Pero pasó pronto porque el pavor de esas mariposas inmensas es que son negras y
generalmente anuncios de que la muerte ronda en el ambiente. Era tan bella, que
como los destellos de una gema, sus colores me irradiaron con toda la
psicodelia arácnida que puede percibir un ciego en ciernes: Era color ocaso y
luto, óxido y alba. Alguna aberración vulgar de la famosa monarca; el caso es
que después de hacer dos o tres piruetas delante de mis narices hizo un amague
como de imposición de manos sobre mi sombrero desvaído a lo cual correspondí
con una finta instintiva; entonces ante el desprecio, batió una vez más sus
alas enfrente de un aviso que colgaba de una vitrina y se alejó. El reproductor
entonces hizo el gesto de posarse en cualquier número azaroso del menú, o acaso
nuestra sensibilidad nerviosa que trata de reaprender esa insólita capacidad de
atender a varios estímulos al tiempo, puso el dedo allí. De cualquier modo la
página empezó a hablar de una vergüenza. Sólo dos frases o tres bastaron para
reconocer en ese estilo una fuerza supremamente situada allá afuera, en el ser
de las cosas, como si el formato fuese el contenido y no sus cualidades. El
mapa hablando de sus habitantes sólo por su clima y no por su orografía;
mármol: genio violento que no conoce el río que va al mar del orgasmo o la
sonrisa, y así, mueble: ser susceptible de que se le levante la pollera de su
frescura de dejar que cualquiera le posea. Por un instinto extraño pregunté a
la dependiente qué decía el aviso aquel: Cigarrillos Derby, sólo $ 1.600,
veinte cigarrillos, me dijo y como con ironía añadió: debajo hay otro aviso que
dice: Claro le da más, llame ya a su operador de minutos.

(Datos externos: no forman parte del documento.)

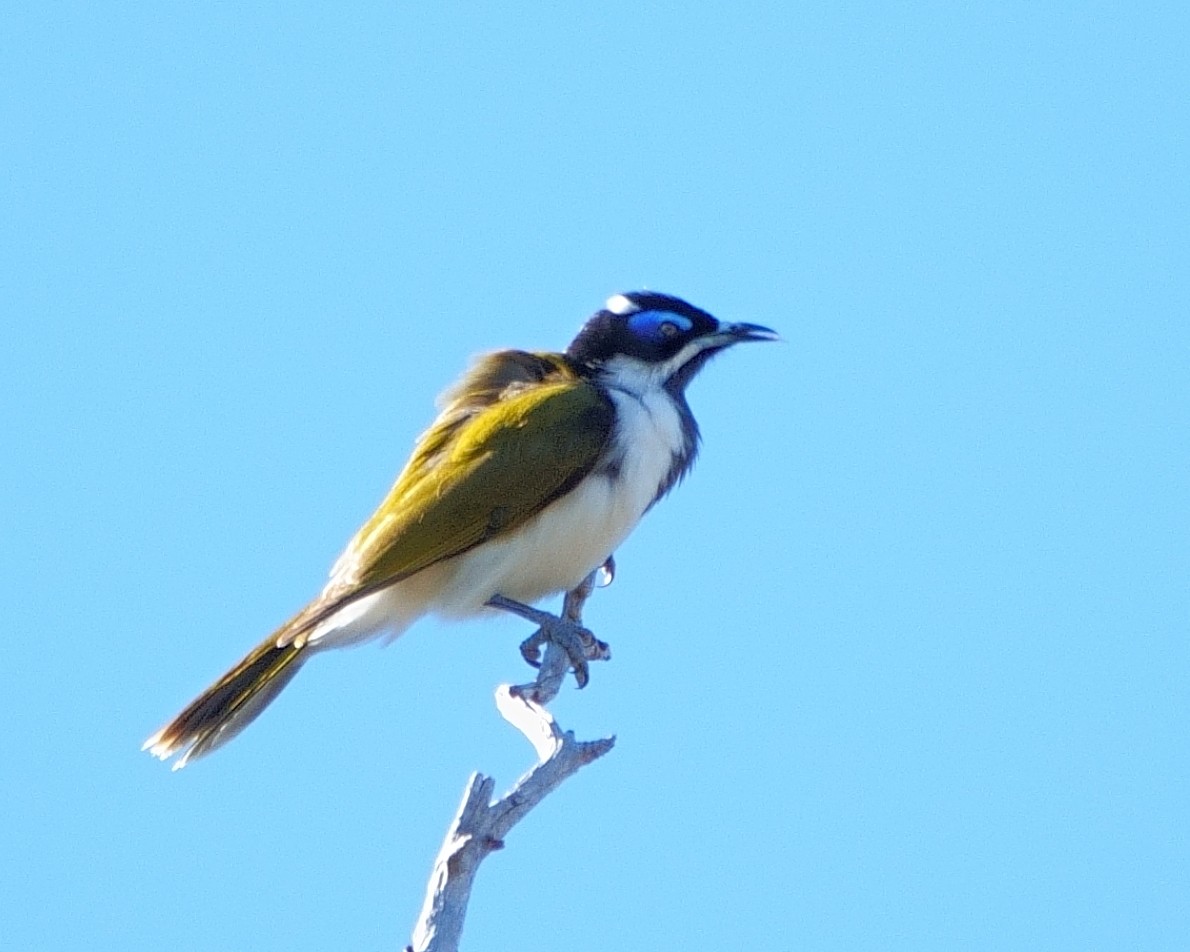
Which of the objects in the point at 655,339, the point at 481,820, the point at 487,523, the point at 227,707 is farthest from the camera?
the point at 655,339

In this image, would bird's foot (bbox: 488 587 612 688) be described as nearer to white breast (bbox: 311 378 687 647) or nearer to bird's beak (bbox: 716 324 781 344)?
white breast (bbox: 311 378 687 647)

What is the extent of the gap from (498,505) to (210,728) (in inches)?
74.2

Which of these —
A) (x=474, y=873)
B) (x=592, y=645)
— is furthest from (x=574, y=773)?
(x=592, y=645)

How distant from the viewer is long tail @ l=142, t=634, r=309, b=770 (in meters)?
10.4

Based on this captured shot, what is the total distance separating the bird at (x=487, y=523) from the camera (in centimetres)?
1052

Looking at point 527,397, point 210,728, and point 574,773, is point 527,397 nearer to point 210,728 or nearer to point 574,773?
point 210,728

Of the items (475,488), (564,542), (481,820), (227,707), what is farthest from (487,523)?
(481,820)

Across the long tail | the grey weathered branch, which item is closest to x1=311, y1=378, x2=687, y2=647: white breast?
the long tail

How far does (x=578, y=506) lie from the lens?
36.0 ft

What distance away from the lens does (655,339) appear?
11961 mm

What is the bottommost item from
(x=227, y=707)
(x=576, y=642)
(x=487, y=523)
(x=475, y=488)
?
(x=227, y=707)

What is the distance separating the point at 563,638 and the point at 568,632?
5 cm

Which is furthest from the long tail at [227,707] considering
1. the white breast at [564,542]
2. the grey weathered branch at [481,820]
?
the grey weathered branch at [481,820]

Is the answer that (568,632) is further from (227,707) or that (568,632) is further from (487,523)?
(227,707)
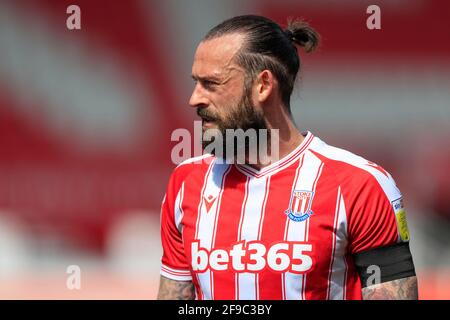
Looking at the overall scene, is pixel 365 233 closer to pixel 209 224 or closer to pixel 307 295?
pixel 307 295

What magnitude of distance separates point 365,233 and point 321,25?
188 inches

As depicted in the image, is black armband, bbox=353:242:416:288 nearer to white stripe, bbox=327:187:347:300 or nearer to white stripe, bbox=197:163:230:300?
white stripe, bbox=327:187:347:300

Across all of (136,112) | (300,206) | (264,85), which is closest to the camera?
(300,206)

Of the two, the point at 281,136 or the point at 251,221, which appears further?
the point at 281,136

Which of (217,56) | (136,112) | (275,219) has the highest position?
(217,56)

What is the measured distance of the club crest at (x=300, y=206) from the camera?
8.70 feet

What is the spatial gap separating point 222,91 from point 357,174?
1.76 ft

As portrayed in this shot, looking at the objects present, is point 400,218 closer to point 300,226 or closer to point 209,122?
point 300,226

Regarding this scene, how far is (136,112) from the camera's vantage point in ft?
23.5

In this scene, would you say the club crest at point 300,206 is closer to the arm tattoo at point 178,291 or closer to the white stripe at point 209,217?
the white stripe at point 209,217

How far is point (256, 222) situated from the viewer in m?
2.69

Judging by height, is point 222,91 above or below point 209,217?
above

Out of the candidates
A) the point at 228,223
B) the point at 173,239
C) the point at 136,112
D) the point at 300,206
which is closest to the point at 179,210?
the point at 173,239

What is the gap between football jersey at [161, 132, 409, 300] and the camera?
8.50ft
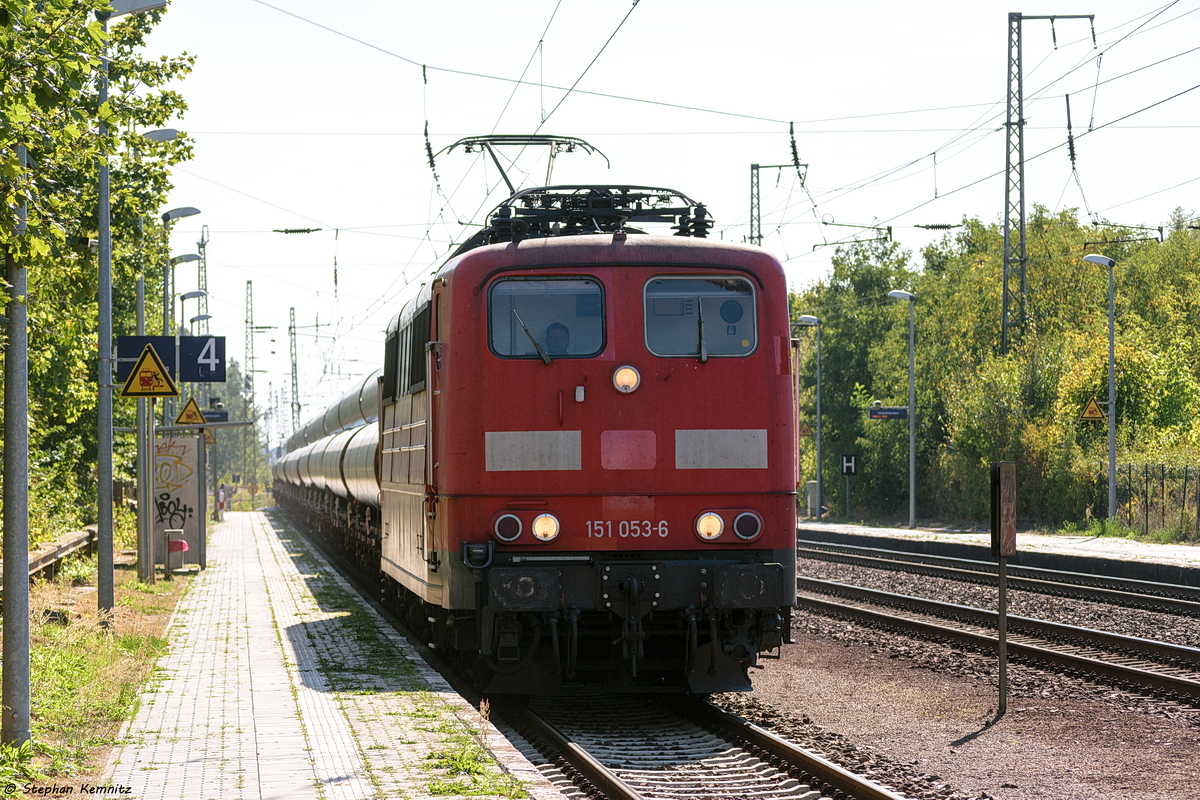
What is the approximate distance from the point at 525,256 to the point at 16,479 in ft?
12.4

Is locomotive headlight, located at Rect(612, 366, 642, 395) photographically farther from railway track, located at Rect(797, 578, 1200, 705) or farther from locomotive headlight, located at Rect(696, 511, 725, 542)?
railway track, located at Rect(797, 578, 1200, 705)

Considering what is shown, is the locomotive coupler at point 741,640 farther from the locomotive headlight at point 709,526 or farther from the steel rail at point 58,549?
the steel rail at point 58,549

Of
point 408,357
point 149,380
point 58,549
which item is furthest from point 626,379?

La pausa que había dado al ordenador soltó su
aprieto:
“DIARIO DEL SINVERGÜENZA
“Una noche
el autor de este trabajo descubre que su cuerpo, al cual llama <>,
no es de él; que su cabeza, a quien llama <>, lleva,
además, una vida aparte: casi siempre está llena de pensamientos ajenos y suele
entenderse con el sinvergüenza y con cualquiera.”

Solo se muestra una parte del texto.